_ARTICLE:_
□ □ □ □ □ □ □
- Developer: Red Storm Entertainment
- Publisher: Ubisoft
- Composer: Chris Tilton
- Series: Assassin's Creed
- Platforms: Meta Quest 2; Meta Quest Pro; Meta Quest 3;
- Release: November 16, 2023
- Genre: Action-adventure
- Mode: Single-player

= Assassin's Creed Nexus VR =

Virtual reality adventure game

Assassin's Creed Nexus VR is a virtual reality action-adventure game developed by Red Storm Entertainment and published by Ubisoft for virtual reality (VR) headsets Meta Quest 2, Meta Quest Pro, and Meta Quest 3. Played from a first-person perspective, the game stars Ezio Auditore da Firenze, Connor, and Kassandra as its protagonists. It is the first VR game in the Assassin's Creed series and was released on November 16, 2023.
□ □ □ □ □ □ □
_DATA LISTING:_
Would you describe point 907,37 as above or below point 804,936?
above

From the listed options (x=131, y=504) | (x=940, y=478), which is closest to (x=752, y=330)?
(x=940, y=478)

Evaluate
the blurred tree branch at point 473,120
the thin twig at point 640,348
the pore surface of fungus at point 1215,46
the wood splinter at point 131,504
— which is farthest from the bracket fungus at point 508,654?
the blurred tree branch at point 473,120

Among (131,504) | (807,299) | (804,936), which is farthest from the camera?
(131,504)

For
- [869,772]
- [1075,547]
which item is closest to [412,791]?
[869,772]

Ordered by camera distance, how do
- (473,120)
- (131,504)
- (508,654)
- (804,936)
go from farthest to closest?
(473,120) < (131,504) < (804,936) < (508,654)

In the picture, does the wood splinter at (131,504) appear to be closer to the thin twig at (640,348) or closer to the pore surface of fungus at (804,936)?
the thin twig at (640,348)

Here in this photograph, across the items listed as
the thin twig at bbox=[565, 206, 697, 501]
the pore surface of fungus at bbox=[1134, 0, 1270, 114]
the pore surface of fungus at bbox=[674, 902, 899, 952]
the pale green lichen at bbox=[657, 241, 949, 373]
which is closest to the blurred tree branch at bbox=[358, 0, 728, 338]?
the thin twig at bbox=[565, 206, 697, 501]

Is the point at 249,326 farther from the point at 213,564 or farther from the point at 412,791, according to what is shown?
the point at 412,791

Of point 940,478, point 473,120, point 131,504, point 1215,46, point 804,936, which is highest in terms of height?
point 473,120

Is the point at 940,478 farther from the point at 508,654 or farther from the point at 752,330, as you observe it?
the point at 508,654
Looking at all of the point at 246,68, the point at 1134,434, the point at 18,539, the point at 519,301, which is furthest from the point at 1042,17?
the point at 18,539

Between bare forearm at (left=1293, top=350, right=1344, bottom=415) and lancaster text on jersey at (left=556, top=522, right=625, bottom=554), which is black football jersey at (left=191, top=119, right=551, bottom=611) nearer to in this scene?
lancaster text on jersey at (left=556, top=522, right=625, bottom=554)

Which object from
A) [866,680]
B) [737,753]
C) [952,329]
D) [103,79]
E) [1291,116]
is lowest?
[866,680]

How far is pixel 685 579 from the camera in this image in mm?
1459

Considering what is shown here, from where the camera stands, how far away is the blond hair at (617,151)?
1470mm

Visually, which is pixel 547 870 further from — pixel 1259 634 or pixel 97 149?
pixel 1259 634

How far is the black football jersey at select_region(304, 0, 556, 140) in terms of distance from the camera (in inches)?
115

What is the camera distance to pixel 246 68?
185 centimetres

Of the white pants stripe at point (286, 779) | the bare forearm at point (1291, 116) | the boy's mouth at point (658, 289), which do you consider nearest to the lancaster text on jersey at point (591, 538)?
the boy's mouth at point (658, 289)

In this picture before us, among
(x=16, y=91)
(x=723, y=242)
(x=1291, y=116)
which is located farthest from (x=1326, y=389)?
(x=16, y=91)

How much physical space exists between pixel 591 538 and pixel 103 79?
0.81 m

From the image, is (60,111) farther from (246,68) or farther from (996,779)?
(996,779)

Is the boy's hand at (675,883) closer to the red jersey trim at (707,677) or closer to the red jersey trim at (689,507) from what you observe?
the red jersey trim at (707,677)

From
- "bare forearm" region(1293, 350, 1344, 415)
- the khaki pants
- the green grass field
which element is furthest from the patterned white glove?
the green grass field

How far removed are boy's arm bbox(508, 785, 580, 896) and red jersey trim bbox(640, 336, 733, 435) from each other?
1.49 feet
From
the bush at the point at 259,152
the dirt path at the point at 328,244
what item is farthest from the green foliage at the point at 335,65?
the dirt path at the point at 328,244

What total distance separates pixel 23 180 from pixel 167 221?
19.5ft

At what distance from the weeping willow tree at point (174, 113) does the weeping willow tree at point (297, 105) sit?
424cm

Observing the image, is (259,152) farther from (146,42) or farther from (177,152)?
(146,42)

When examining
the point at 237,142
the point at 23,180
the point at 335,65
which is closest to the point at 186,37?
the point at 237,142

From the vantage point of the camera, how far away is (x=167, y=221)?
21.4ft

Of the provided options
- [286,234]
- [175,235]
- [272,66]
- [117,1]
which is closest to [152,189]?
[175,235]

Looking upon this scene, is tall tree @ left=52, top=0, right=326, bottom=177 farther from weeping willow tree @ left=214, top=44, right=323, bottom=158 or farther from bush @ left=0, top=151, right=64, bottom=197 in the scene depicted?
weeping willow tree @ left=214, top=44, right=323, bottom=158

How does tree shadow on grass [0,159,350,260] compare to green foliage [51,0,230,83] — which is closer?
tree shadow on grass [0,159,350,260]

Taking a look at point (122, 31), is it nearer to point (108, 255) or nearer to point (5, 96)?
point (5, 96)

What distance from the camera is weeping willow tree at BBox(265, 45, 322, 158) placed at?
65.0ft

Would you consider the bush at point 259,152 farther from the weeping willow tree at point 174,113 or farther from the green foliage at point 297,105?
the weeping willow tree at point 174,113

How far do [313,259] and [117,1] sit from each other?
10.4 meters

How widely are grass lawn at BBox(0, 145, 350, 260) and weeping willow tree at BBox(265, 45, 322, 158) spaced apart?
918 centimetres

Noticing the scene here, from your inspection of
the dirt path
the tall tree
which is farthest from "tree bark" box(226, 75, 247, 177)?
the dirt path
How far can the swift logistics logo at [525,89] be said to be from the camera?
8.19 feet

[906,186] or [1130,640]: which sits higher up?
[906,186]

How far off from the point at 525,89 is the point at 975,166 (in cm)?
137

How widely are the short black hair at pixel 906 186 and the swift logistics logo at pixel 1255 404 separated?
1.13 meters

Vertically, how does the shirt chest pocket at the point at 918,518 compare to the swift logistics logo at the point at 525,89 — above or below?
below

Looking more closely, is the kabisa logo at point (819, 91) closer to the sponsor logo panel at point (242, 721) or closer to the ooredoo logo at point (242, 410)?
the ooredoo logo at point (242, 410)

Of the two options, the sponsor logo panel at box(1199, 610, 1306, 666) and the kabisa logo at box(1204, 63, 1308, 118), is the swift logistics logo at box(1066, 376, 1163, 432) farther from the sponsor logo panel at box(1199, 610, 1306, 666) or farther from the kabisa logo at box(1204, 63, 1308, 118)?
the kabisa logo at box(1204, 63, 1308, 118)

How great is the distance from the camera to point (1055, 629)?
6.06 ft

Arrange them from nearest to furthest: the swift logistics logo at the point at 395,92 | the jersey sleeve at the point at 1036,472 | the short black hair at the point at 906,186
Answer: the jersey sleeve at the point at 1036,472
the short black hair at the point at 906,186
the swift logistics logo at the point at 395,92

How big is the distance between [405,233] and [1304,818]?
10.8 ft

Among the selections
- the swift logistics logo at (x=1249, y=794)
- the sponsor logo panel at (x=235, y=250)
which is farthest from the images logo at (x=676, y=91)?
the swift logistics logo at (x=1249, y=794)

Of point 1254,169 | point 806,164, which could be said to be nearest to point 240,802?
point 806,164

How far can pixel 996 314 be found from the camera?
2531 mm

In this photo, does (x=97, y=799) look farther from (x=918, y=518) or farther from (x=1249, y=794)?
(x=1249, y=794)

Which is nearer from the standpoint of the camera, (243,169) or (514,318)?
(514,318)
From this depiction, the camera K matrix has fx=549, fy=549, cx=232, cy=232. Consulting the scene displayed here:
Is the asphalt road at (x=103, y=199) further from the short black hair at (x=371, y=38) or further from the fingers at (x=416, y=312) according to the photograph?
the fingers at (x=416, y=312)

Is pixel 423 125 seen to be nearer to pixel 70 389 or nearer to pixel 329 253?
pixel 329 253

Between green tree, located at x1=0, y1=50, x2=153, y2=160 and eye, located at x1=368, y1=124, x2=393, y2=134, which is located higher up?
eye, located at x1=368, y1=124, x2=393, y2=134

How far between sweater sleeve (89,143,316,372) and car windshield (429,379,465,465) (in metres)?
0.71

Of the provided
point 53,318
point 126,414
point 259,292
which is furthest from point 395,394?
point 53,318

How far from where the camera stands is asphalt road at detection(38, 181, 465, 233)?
□ □ □ □ □ □ □
_SHORT TASK:_
Write what comes next in the article on Assassin's Creed Nexus VR, picking up after its last sentence.

_WRITTEN ANSWER:_
== Plot ==

An unnamed hacker is hired by the Assassins Rebecca Crane and Shaun Hastings to infiltrate an Abstergo project called "Nexus Eye". The project, led by Dominika Wilk, has the goal of retrieving the code of fragments of an Isu machine and combining it with the Animus to create a computer capable of predicting and influencing human behavior. The hacker is instructed by Dominika to relive the memories of Ezio Auditore, Kassandra, and Connor to find the fragments, but secretly plants logic bombs across the memories to destroy them and prevent Abstergo from obtaining the fragments.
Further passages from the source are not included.